## PAGE EXTRACT
ADR-0003: Core Framework Abstractions¶
Status¶
Accepted
Date¶
2025-02-27
Context¶
The floxide framework is designed as a directed graph workflow system that needs several key abstractions:
- A core node interface for workflow steps
- A retry mechanism that handles failures
- A directed graph structure for the workflow
- A batch processing capability for parallel execution
To create a robust and flexible framework, we need to determine how to implement these abstractions in Rust, leveraging traits, enums, and Rust's ownership model.
Decision¶
We will implement the core abstractions of the floxide framework using a more idiomatic Rust approach that emphasizes clear ownership, strong typing, and composition over inheritance.
Core Abstractions¶
1. Action Type¶
Instead of relying on string-based custom actions, we'll use a trait-based approach that allows users to define their own fully type-safe action types:
/// Trait for types that can be used as actions in workflow transitions
///
/// By implementing this trait for your own enums, you can define domain-specific
/// actions that are fully type-safe at compile time.
pub trait ActionType: Debug + Clone + PartialEq + Eq + Hash + Send + Sync + 'static {}
/// Standard action types provided by the framework
#[derive(Debug, Clone, PartialEq, Eq, Hash)]
pub enum DefaultAction {
/// Default transition to the next node
Next,
/// Successfully complete the workflow
Complete,
/// Signal an error condition
Error,
}
impl ActionType for DefaultAction {}
// Example of how users can define their own type-safe action types:
//
// #[derive(Debug, Clone, PartialEq, Eq, Hash)]
// pub enum PaymentAction {
// PaymentReceived,
// PaymentDeclined,
// RefundRequested,
// RefundProcessed,
// }
//
// impl ActionType for PaymentAction {}
With this approach, users can define their own domain-specific action types that are fully checked at compile time, avoiding the runtime errors that could occur with string-based custom actions.
Example: Order Processing Workflow¶
Here's a practical example of how domain-specific action types can be used to model a real-world order processing workflow:
// Define domain-specific action types for order processing
#[derive(Debug, Clone, PartialEq, Eq, Hash)]
pub enum OrderAction {
Approved,
Rejected,
Shipped,
Delivered,
Returned,
}
impl ActionType for OrderAction {}
// Create a context type to hold order data
struct OrderContext {
order_id: String,
customer_id: String,
items: Vec<OrderItem>,
status: OrderStatus,
// other order details...
}
// Create nodes for the workflow (implementation details omitted)
fn create_order_node() -> impl Node<OrderContext, OrderAction> {
// Implementation...

## TASKS FOR THIS EXERCISE
a. Answer these questions about the floxide ADR:
(i) What date does it give?
(ii) Which variant of DefaultAction signals an error condition?
(iii) What type is the items field of OrderContext?
b. Does each statement agree with the floxide ADR? Answer yes or no, quoting the words that settle it.
(i) The ADR has the status Accepted.
(ii) The decision favors inheritance over composition.
(iii) Users are expected to rely on string-based custom actions.
c. In the floxide ADR, copy the lines from the one that has "ADR-0003: Core Framework" through "Rust's ownership model.", changing "retry mechanism" to "recovery mechanism".
The listing that comes next has no connection to the floxide ADR.

## DATA BLOCK
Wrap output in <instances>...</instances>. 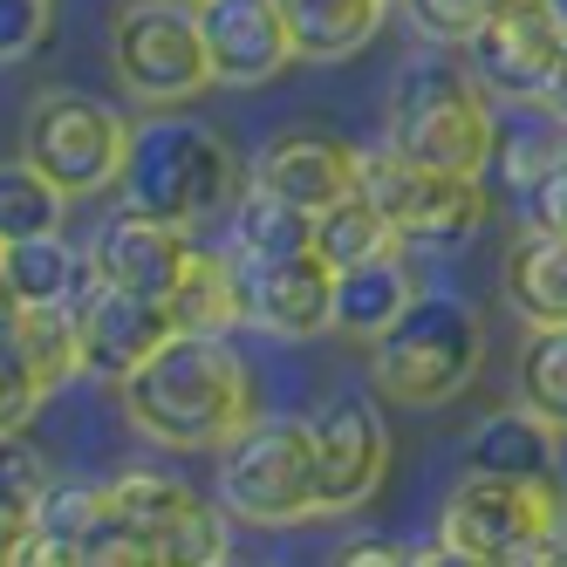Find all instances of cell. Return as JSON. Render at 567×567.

## TASK ANSWERS
a.
(i) 2025-02-27
(ii) Error
(iii) Vec<OrderItem>

b.
(i) Yes: "Accepted"
(ii) No: "composition over inheritance"
(iii) No: "Instead of relying on string-based custom actions"

c.
ADR-0003: Core Framework Abstractions¶
Status¶
Accepted
Date¶
2025-02-27
Context¶
The floxide framework is designed as a directed graph workflow system that needs several key abstractions:
- A core node interface for workflow steps
- A recovery mechanism that handles failures
- A directed graph structure for the workflow
- A batch processing capability for parallel execution
To create a robust and flexible framework, we need to determine how to implement these abstractions in Rust, leveraging traits, enums, and Rust's ownership model.